▸ TASK PROMPT: The records that follow are to be repeated exactly, with the pictures removed.
___
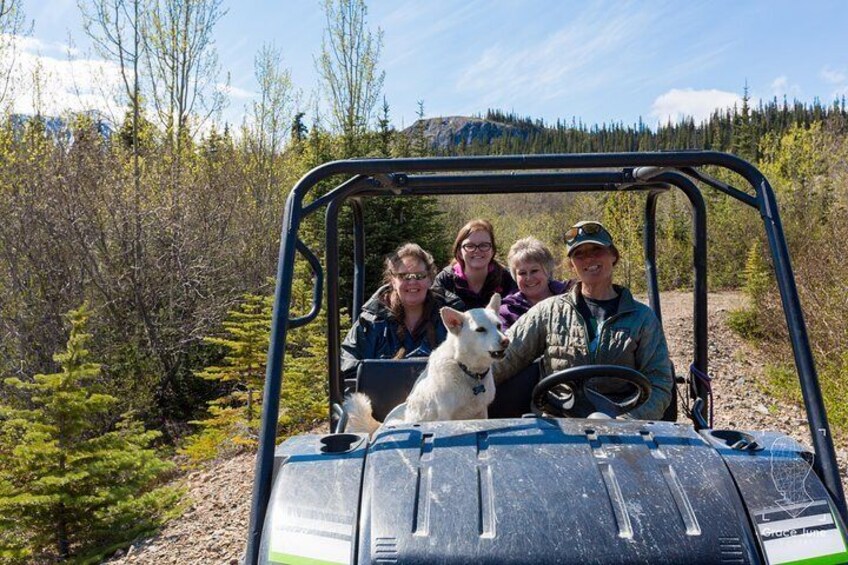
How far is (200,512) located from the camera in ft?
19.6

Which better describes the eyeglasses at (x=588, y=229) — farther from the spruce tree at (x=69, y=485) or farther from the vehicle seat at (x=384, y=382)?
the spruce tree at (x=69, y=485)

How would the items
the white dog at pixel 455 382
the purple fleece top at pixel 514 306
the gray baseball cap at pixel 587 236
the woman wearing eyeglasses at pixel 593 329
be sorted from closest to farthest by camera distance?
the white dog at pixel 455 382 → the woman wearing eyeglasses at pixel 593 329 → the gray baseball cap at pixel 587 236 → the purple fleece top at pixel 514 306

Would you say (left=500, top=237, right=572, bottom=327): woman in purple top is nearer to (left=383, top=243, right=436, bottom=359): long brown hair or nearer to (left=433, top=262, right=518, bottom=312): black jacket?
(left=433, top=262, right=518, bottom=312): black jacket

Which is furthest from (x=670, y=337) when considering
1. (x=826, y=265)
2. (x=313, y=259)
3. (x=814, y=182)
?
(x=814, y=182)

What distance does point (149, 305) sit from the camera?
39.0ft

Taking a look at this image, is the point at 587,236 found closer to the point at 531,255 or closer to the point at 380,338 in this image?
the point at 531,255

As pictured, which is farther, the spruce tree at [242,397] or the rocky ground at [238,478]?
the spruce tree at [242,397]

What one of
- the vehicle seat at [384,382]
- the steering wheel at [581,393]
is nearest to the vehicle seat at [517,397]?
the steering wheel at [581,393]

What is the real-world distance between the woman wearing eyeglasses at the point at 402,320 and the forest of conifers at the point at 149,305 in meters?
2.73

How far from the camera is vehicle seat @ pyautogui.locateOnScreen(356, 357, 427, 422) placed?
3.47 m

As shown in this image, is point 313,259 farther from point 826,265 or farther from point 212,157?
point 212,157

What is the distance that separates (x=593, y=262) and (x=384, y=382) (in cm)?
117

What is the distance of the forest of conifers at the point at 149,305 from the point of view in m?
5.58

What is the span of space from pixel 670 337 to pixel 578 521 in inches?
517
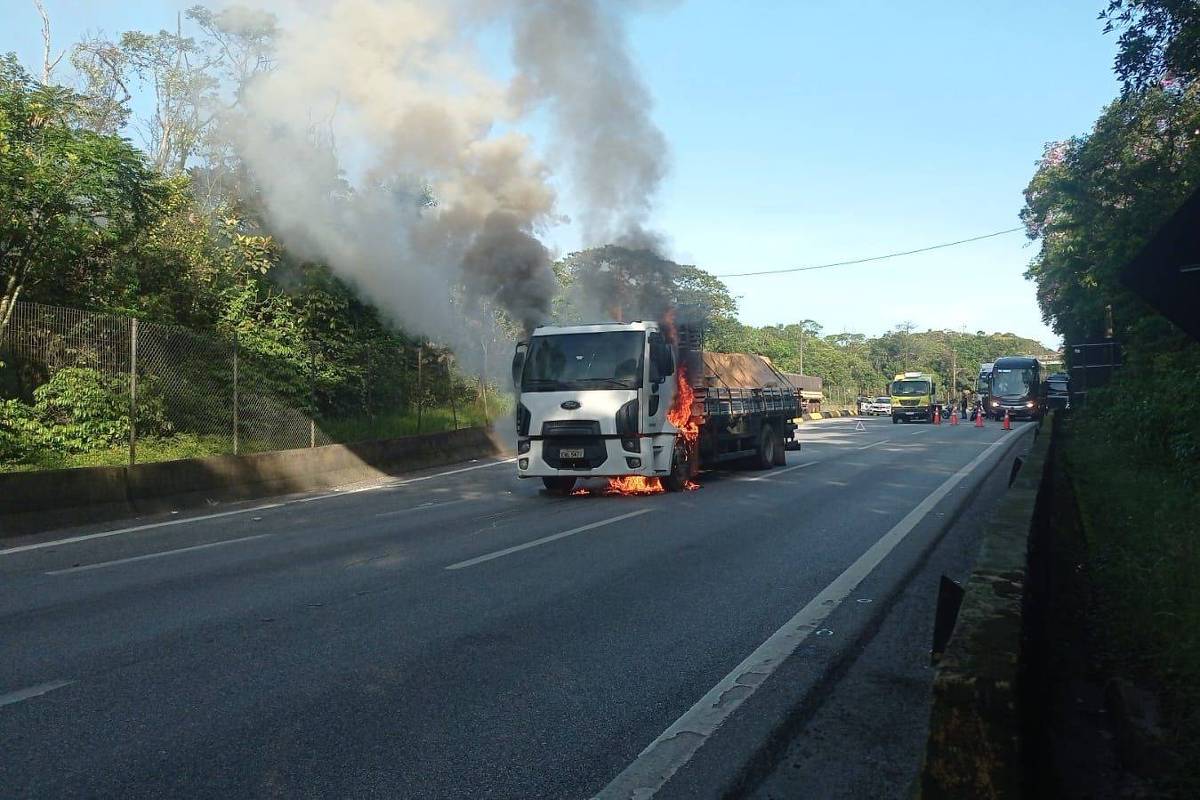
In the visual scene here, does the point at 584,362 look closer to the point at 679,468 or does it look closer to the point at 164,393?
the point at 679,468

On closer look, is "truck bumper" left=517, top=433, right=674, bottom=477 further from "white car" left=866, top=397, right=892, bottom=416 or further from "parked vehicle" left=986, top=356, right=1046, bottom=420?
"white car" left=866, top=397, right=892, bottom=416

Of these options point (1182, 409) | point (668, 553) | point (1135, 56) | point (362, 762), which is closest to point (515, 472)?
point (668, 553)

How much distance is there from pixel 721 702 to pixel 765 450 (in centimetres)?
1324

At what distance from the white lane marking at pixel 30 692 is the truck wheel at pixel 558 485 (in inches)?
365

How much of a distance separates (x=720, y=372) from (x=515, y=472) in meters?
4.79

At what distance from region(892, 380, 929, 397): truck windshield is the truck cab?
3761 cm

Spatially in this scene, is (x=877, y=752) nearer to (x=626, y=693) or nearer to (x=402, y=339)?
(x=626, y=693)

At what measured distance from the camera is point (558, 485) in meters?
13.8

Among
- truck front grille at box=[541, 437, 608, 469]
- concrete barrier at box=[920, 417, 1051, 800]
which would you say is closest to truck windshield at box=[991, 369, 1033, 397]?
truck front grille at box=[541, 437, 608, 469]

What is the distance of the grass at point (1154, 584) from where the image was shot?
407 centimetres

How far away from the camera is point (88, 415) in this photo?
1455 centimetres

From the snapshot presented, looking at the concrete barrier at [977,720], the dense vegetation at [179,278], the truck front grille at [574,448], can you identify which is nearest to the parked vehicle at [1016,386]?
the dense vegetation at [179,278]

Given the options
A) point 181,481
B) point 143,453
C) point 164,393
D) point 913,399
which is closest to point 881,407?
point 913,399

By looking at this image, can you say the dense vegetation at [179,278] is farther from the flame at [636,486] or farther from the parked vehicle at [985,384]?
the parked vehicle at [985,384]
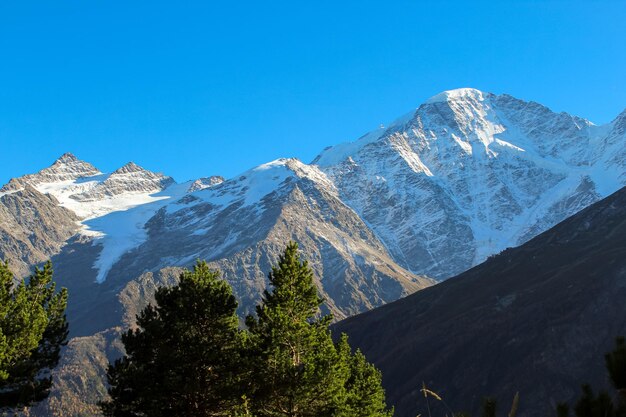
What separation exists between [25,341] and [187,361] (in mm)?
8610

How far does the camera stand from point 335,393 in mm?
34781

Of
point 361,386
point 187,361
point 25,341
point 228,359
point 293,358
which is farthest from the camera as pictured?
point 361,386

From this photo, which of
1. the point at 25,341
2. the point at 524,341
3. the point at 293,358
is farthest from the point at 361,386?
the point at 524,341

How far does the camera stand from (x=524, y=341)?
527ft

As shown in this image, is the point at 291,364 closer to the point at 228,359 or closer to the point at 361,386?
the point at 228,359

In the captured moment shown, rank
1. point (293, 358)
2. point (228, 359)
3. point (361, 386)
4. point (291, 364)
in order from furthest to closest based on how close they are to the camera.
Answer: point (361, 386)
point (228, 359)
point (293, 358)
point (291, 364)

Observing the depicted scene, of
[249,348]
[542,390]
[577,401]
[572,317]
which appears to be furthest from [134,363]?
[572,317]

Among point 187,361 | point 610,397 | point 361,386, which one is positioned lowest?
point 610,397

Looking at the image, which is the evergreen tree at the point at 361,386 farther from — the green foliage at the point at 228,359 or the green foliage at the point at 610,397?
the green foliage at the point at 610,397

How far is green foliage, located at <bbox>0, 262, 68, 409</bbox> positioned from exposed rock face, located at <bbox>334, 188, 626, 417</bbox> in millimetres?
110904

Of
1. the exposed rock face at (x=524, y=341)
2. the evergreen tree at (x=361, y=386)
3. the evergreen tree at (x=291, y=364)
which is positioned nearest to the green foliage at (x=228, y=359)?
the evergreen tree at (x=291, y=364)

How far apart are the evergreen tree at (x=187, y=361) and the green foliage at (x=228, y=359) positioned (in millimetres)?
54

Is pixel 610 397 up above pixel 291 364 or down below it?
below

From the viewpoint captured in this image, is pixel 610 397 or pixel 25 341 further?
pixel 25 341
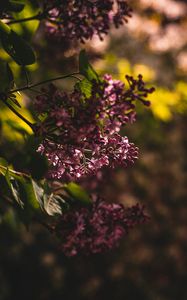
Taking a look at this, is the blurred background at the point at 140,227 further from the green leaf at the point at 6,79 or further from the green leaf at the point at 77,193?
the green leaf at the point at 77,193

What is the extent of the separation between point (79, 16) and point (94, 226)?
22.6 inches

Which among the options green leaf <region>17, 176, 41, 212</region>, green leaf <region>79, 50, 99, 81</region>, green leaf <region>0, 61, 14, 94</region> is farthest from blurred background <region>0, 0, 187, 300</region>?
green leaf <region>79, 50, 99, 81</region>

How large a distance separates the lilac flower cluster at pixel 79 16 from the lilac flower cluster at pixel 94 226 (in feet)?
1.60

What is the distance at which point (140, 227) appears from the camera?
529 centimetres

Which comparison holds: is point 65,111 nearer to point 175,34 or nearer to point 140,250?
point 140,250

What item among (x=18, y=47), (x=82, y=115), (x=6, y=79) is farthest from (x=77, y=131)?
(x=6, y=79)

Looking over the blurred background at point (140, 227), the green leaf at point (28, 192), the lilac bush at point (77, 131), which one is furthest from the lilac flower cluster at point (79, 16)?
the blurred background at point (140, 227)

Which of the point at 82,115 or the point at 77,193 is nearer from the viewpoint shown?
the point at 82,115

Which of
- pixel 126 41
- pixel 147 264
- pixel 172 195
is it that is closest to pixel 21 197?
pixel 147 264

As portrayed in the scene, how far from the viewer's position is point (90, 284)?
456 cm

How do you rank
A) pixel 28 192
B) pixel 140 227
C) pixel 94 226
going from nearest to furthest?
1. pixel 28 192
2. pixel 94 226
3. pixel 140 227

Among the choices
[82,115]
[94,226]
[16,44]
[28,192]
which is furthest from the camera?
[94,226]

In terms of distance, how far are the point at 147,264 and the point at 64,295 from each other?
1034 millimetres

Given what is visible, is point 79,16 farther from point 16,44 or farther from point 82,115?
___
▸ ANSWER FOR THE TASK:
How far is (200,512) located from the camera in ft?
19.6

Which better describes the eyeglasses at (x=588, y=229) — farther from the spruce tree at (x=69, y=485) or farther from the vehicle seat at (x=384, y=382)?
the spruce tree at (x=69, y=485)

How would the items
the white dog at pixel 455 382
the purple fleece top at pixel 514 306
the gray baseball cap at pixel 587 236
the woman wearing eyeglasses at pixel 593 329
be sorted from closest to farthest by camera distance?
the white dog at pixel 455 382 → the woman wearing eyeglasses at pixel 593 329 → the gray baseball cap at pixel 587 236 → the purple fleece top at pixel 514 306

Would you say (left=500, top=237, right=572, bottom=327): woman in purple top is nearer to (left=383, top=243, right=436, bottom=359): long brown hair or nearer to (left=433, top=262, right=518, bottom=312): black jacket?
(left=433, top=262, right=518, bottom=312): black jacket

Which is furthest from (x=670, y=337) when considering
1. (x=826, y=265)
2. (x=313, y=259)
3. (x=814, y=182)
?
(x=814, y=182)

What distance does point (149, 305) sit from the camera?
39.0ft

Taking a look at this image, is the point at 587,236 found closer to the point at 531,255 or closer to the point at 380,338 in this image?
the point at 531,255

As pictured, which is farther, the spruce tree at [242,397] or the rocky ground at [238,478]?
the spruce tree at [242,397]

What one of
- the vehicle seat at [384,382]
- the steering wheel at [581,393]
is nearest to the vehicle seat at [517,397]?
the steering wheel at [581,393]

What is the real-world distance between the woman wearing eyeglasses at the point at 402,320 and the forest of conifers at the point at 149,305 in meters?
2.73

How far from the camera is vehicle seat @ pyautogui.locateOnScreen(356, 357, 427, 422) placed?
3.47 m

As shown in this image, is point 313,259 farther from point 826,265 or farther from point 212,157?
point 212,157

What is the distance that separates (x=593, y=262) and (x=384, y=382) (in cm)?
117

What is the distance of the forest of conifers at the point at 149,305 from the point of view in m?
5.58

What is the span of space from pixel 670 337 to pixel 578 521 in inches?
517
In the visual scene here, does the point at 584,362 look closer to the point at 679,468 or does it look closer to the point at 164,393?
the point at 679,468

On closer look, is "truck bumper" left=517, top=433, right=674, bottom=477 further from "white car" left=866, top=397, right=892, bottom=416 or further from "parked vehicle" left=986, top=356, right=1046, bottom=420?
"white car" left=866, top=397, right=892, bottom=416

Of these options point (1182, 409) | point (668, 553) | point (1135, 56) | point (362, 762), which is closest to point (515, 472)?
point (668, 553)

How much distance is there from pixel 721 702 to pixel 765 450 (in centimetres)?
1324

At what distance from the white lane marking at pixel 30 692 is the truck wheel at pixel 558 485 (in inches)?
365

How much of a distance separates (x=720, y=372) from (x=515, y=472) in meters?
4.79

At what distance from region(892, 380, 929, 397): truck windshield is the truck cab?
3761 cm

Spatially in this scene, is (x=877, y=752) nearer to (x=626, y=693) or nearer to (x=402, y=339)?
(x=626, y=693)

At what measured distance from the camera is point (558, 485) in meters?
13.8

Among
- truck front grille at box=[541, 437, 608, 469]
- concrete barrier at box=[920, 417, 1051, 800]
which would you say is closest to truck windshield at box=[991, 369, 1033, 397]?
truck front grille at box=[541, 437, 608, 469]

What is the distance of the grass at point (1154, 584) from where the image was shot?
407 centimetres

How far away from the camera is point (88, 415) in this photo?
1455 centimetres

From the snapshot presented, looking at the concrete barrier at [977,720], the dense vegetation at [179,278], the truck front grille at [574,448], can you identify which is nearest to the parked vehicle at [1016,386]?
the dense vegetation at [179,278]

Given the options
A) point 181,481
B) point 143,453
C) point 164,393
D) point 913,399
which is closest to point 881,407?
point 913,399

By looking at this image, can you say the dense vegetation at [179,278] is farther from the flame at [636,486] or farther from the parked vehicle at [985,384]?
the parked vehicle at [985,384]
What separation exists between [25,341] and [187,361] (in mm)?
8610

How far does the camera stand from point 335,393 in mm?
34781

Of
point 361,386
point 187,361
point 25,341
point 228,359
point 293,358
which is farthest from the camera as pictured?
point 361,386

From this photo, which of
1. the point at 25,341
2. the point at 524,341
3. the point at 293,358
is farthest from the point at 361,386?
the point at 524,341

How far does the camera stand from (x=524, y=341)?
527ft

As shown in this image, is the point at 291,364 closer to the point at 228,359 or closer to the point at 361,386?
the point at 228,359

In the captured moment shown, rank
1. point (293, 358)
2. point (228, 359)
3. point (361, 386)
4. point (291, 364)
in order from furthest to closest based on how close they are to the camera.
Answer: point (361, 386)
point (228, 359)
point (293, 358)
point (291, 364)

Observing the depicted scene, of
[249,348]
[542,390]
[577,401]
[572,317]
which appears to be furthest from [134,363]?
[572,317]

Among point 187,361 | point 610,397 | point 361,386, which one is positioned lowest?
point 610,397

Looking at the image, which is the evergreen tree at the point at 361,386 farther from — the green foliage at the point at 228,359 or the green foliage at the point at 610,397?
the green foliage at the point at 610,397

How far is green foliage, located at <bbox>0, 262, 68, 409</bbox> positioned from exposed rock face, located at <bbox>334, 188, 626, 417</bbox> in millimetres?
110904

Of
1. the exposed rock face at (x=524, y=341)
2. the evergreen tree at (x=361, y=386)
3. the evergreen tree at (x=291, y=364)
which is positioned nearest to the green foliage at (x=228, y=359)?
the evergreen tree at (x=291, y=364)

How far apart are the evergreen tree at (x=187, y=361) and the green foliage at (x=228, y=359) positioned (in millimetres)?
54

Is pixel 610 397 up above pixel 291 364 or down below it?
below

From the viewpoint captured in this image, is pixel 610 397 or pixel 25 341 further?
pixel 25 341
Taking a look at this, is the blurred background at the point at 140,227 further from the green leaf at the point at 6,79 or further from the green leaf at the point at 77,193?
the green leaf at the point at 77,193

What is the extent of the separation between point (79, 16) and point (94, 226)?
22.6 inches

Which among the options green leaf <region>17, 176, 41, 212</region>, green leaf <region>79, 50, 99, 81</region>, green leaf <region>0, 61, 14, 94</region> is farthest from blurred background <region>0, 0, 187, 300</region>?
green leaf <region>79, 50, 99, 81</region>

How large a distance separates the lilac flower cluster at pixel 79 16 from the lilac flower cluster at pixel 94 226 (in feet)?
1.60

What is the distance at which point (140, 227) appears from the camera?
529 centimetres

Which comparison holds: is point 65,111 nearer to point 175,34 or nearer to point 140,250?
point 140,250

What item among (x=18, y=47), (x=82, y=115), (x=6, y=79) is farthest from (x=77, y=131)?
(x=6, y=79)

Looking over the blurred background at point (140, 227), the green leaf at point (28, 192), the lilac bush at point (77, 131), which one is furthest from the lilac flower cluster at point (79, 16)?
the blurred background at point (140, 227)

Which of the point at 82,115 or the point at 77,193 is nearer from the viewpoint shown?
the point at 82,115

Which of
- pixel 126 41
- pixel 147 264
- pixel 172 195
is it that is closest to pixel 21 197?
pixel 147 264

As portrayed in the scene, how far from the viewer's position is point (90, 284)?
456 cm

How do you rank
A) pixel 28 192
B) pixel 140 227
C) pixel 94 226
going from nearest to furthest?
1. pixel 28 192
2. pixel 94 226
3. pixel 140 227

Among the choices
[82,115]
[94,226]
[16,44]
[28,192]
which is furthest from the camera?
[94,226]

In terms of distance, how far are the point at 147,264 and the point at 64,295 from each other?
1034 millimetres

Given what is visible, is point 79,16 farther from point 16,44 or farther from point 82,115?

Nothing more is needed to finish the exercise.